Bad InRelease Signatures at https://packages.openziti.org/zitipax-openziti-deb-stable

Support General Questions
1

I’m encountering invalid signatures on JFrog 's InRelease files:

gpg -v --no-default-keyring --keyring /usr/share/keyrings/openziti.gpg --verify jammy/InRelease 
gpg: armor header: Hash: SHA256
gpg: armor header: Version: BCPG v1.68
gpg: original file name=''
gpg: Signature made Mon 10 Jul 2023 11:00:07 AM PDT
gpg:                using RSA key DE3623EF08C996E5
gpg: using pgp trust model
gpg: BAD signature from "OpenZiti Developers <developers@openziti.org>" [unknown]
gpg: binary signature, digest algorithm SHA256, key algorithm rsa3072

On systems that prefer InRelease, apt update fails with error:

apt update
Hit:1 http://us-west-2.ec2.archive.ubuntu.com/ubuntu jammy InRelease
Get:2 http://us-west-2.ec2.archive.ubuntu.com/ubuntu jammy-updates InRelease [119 kB]
Get:3 http://us-west-2.ec2.archive.ubuntu.com/ubuntu jammy-backports InRelease [109 kB]
Get:4 http://security.ubuntu.com/ubuntu jammy-security InRelease [110 kB]      
Get:5 https://packages.openziti.org/zitipax-openziti-deb-stable jammy InRelease [4264 B]
Err:5 https://packages.openziti.org/zitipax-openziti-deb-stable jammy InRelease
  The following signatures couldn't be verified because the public key is not available: NO_PUBKEY DE3623EF08C996E5
Reading package lists... Done
W: GPG error: https://packages.openziti.org/zitipax-openziti-deb-stable jammy InRelease: The following signatures couldn't be verified because the public key is not available: NO_PUBKEY DE3623EF08C996E5
E: The repository 'https://packages.openziti.org/zitipax-openziti-deb-stable jammy InRelease' is not signed.
N: Updating from such a repository can't be done securely, and is therefore disabled by default.
N: See apt-secure(8) manpage for repository creation and user configuration details.

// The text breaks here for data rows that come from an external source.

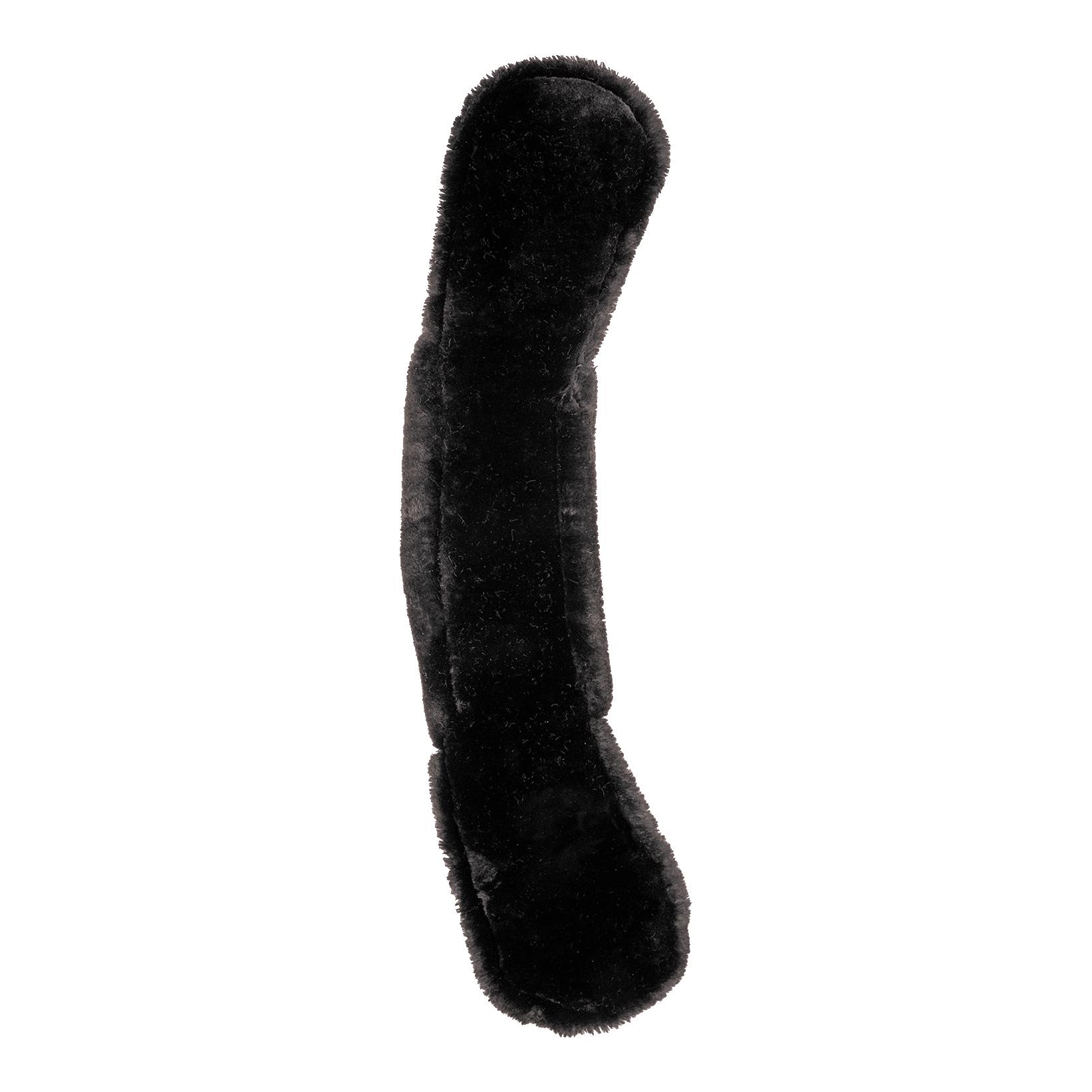 Waldhausen Sangle courte Soft avec fausse fourrure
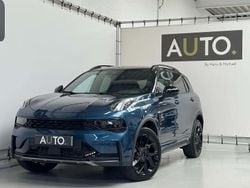 Bleu Utilisé 2023 Lynk & Co 01 SUV | 29 490 € (Prix assez cher)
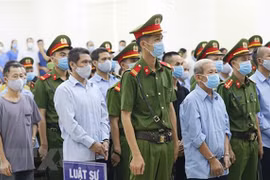 Nhận diện thủ đoạn chống phá thâm hiểm từ vụ án Đồng Tâm 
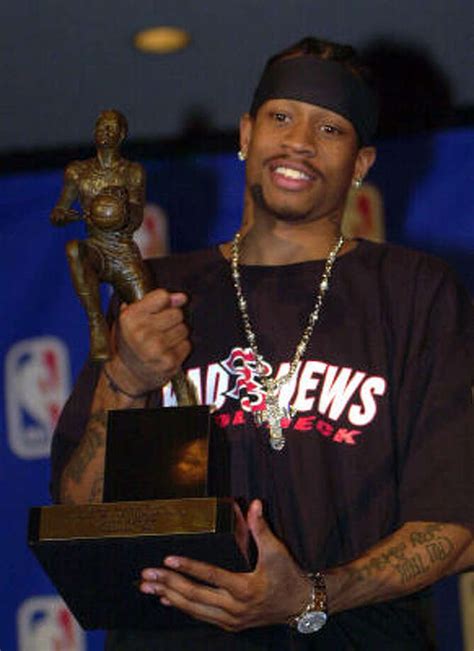 Allen Iverson endorses Westbrook for MVP, calls Kawhi 'best two-way ...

I have verified that public key DE3623EF08C996E5 is stored on the keyring /usr/share/keyrings/openziti.gpg and usable. The Release files verify without incident:

gpg -v --no-default-keyring --keyring /usr/share/keyrings/openziti.gpg --verify jammy/Release.gpg jammy/Release
gpg: armor header: Version: BCPG v1.68
gpg: Signature made Mon 10 Jul 2023 11:00:08 AM PDT
gpg:                using RSA key DE3623EF08C996E5
gpg: using pgp trust model
gpg: Good signature from "OpenZiti Developers <developers@openziti.org>" [unknown]
gpg: WARNING: This key is not certified with a trusted signature!
gpg:          There is no indication that the signature belongs to the owner.
Primary key fingerprint: 34CB CF18 427D 8814 B5BD  BB0D DE36 23EF 08C9 96E5
gpg: binary signature, digest algorithm SHA256, key algorithm rsa3072

I’ve experimented and verified other archive’s InRelease files using the above approach.

2

Hey @tomc, I’m having issues reproducing this. Can you share some detail about any relevant apt configuration or modifications?

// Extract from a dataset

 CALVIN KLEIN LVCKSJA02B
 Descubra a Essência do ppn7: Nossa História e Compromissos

edit: I tried running this in a fresh ubuntu:22.04 container from the instructions provided here: Linux | OpenZiti

In my case I ran:

echo ‘debconf debconf/frontend select Noninteractive’ | debconf-set-selections
apt-get update && apt-get install curl sudo gpg
curl -sSLf https://get.openziti.io/tun/scripts/install-ubuntu.bash | bash

I also tried running with some modifications to apt to attempt to force InRelease only, but I’m not 100% certain I’ve reproduced your enviornment in a meaningful way

3

I’ve determined the cause of the issue. A new security baseline is being applied that establishes umask 027. The issue arises as apt drops privileges, setresgid(-1, nogroup, -1) and setresuid(-1, _apt, -1), to perform several functions, including accessing /usr/share/keyrings/openziti.gpg. Since /usr/share/keyrings/openziti.gpg is owned root:root and has permissions 0640, open(/usr/share/keyrings/openziti.gpg) fails with error EPERM.

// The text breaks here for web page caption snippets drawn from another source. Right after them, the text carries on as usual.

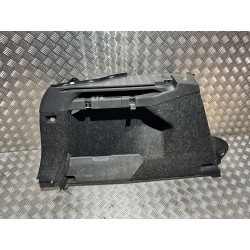 BOCZEK BAGAŻNIKA LEWY SKODA ENYAQ 5LG867427D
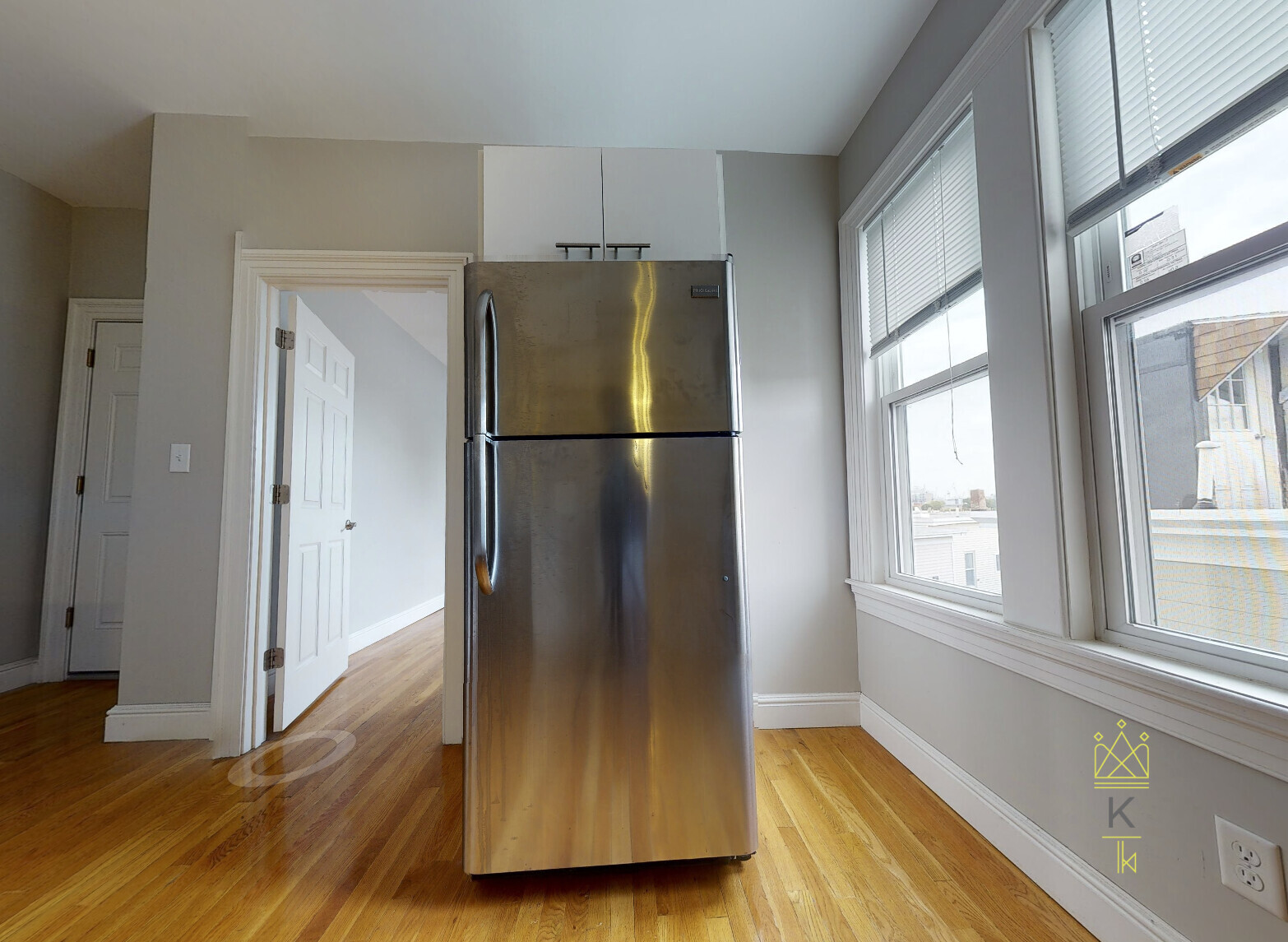 167 Hampshire St, Inman Square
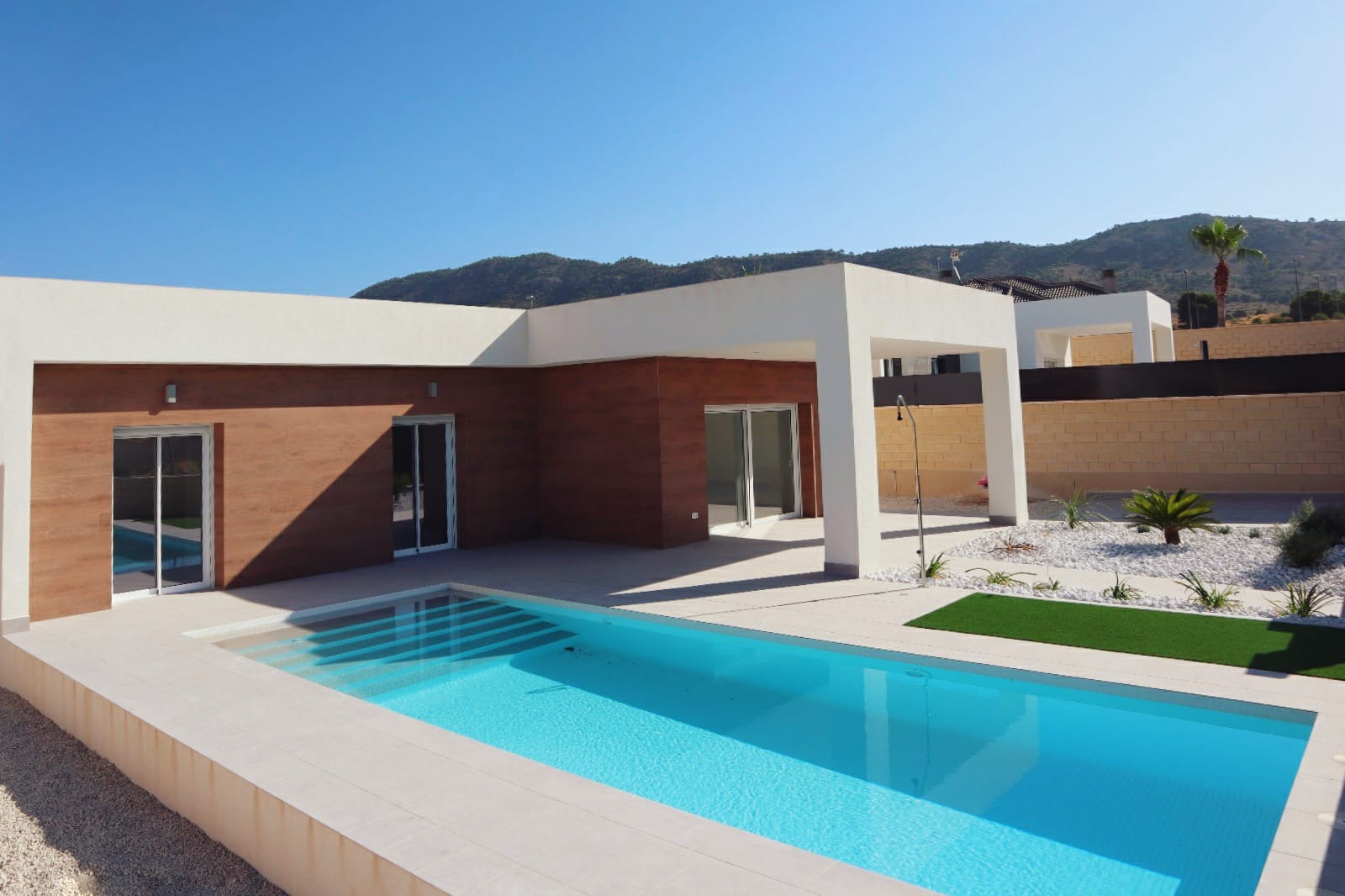 Country House in La Romana (Ref: DOSI-1286)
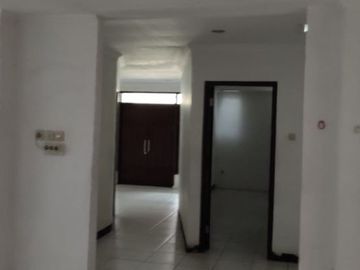 Rumah Dijual Wiyung Indah Surabaya KT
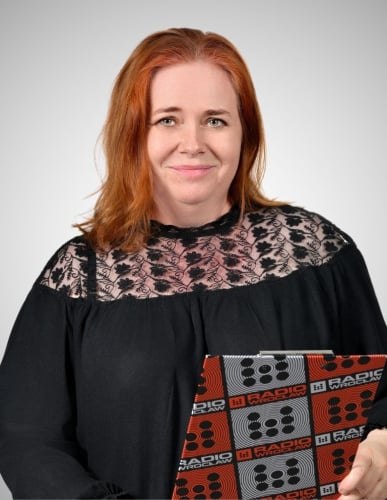 Edyta Boroń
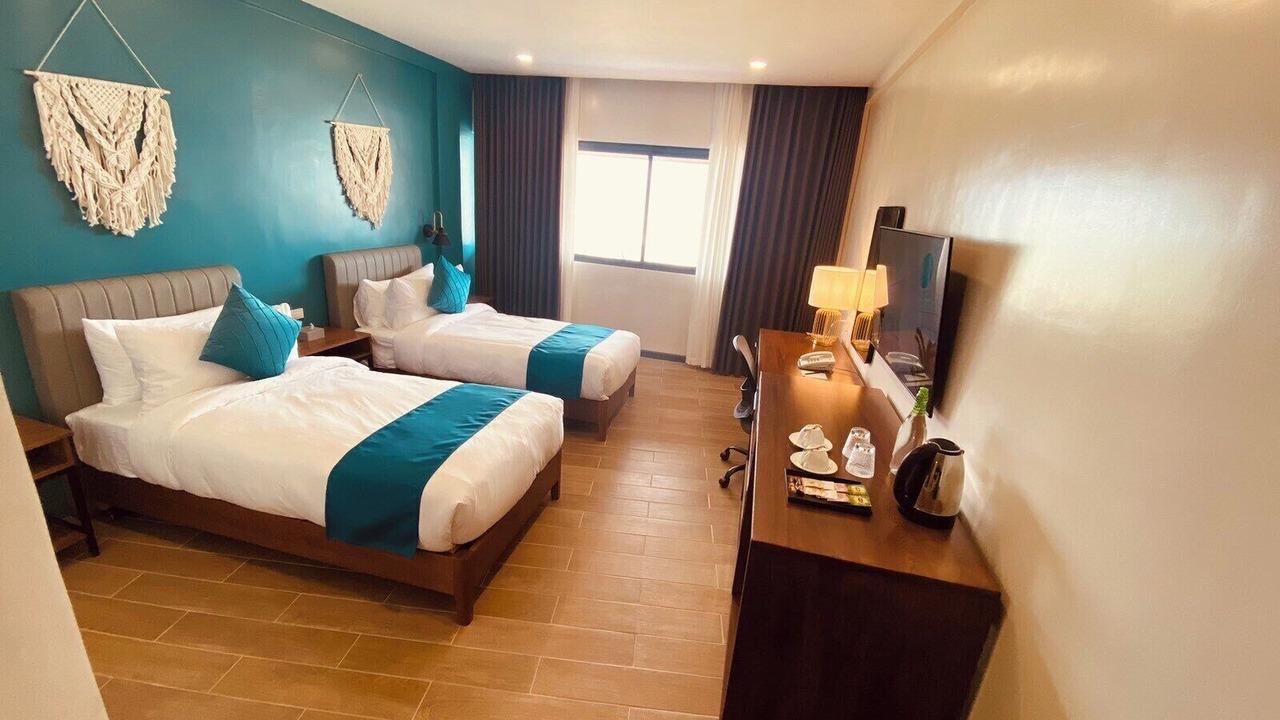 Photo of Bedroom in Bauang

To address other users who may have a similar circumstance, should https://get.openziti.io/tun/scripts/install-ubuntu.bash explicitly set umask 022?

4

Thanks for letting us know! Tracking this issue in GitHub: apt doesn't have permission to read package signing pubkey · Issue #646 · openziti/ziti-doc · GitHub

5

Which OS caused this issue to manifest, @tomc? I’d like to make sure it’s solved on that OS by setting read mode for others on the signing pubkey file, e.g., chmod +r /usr/share/keyrings/openziti.gpg, as part of the install script.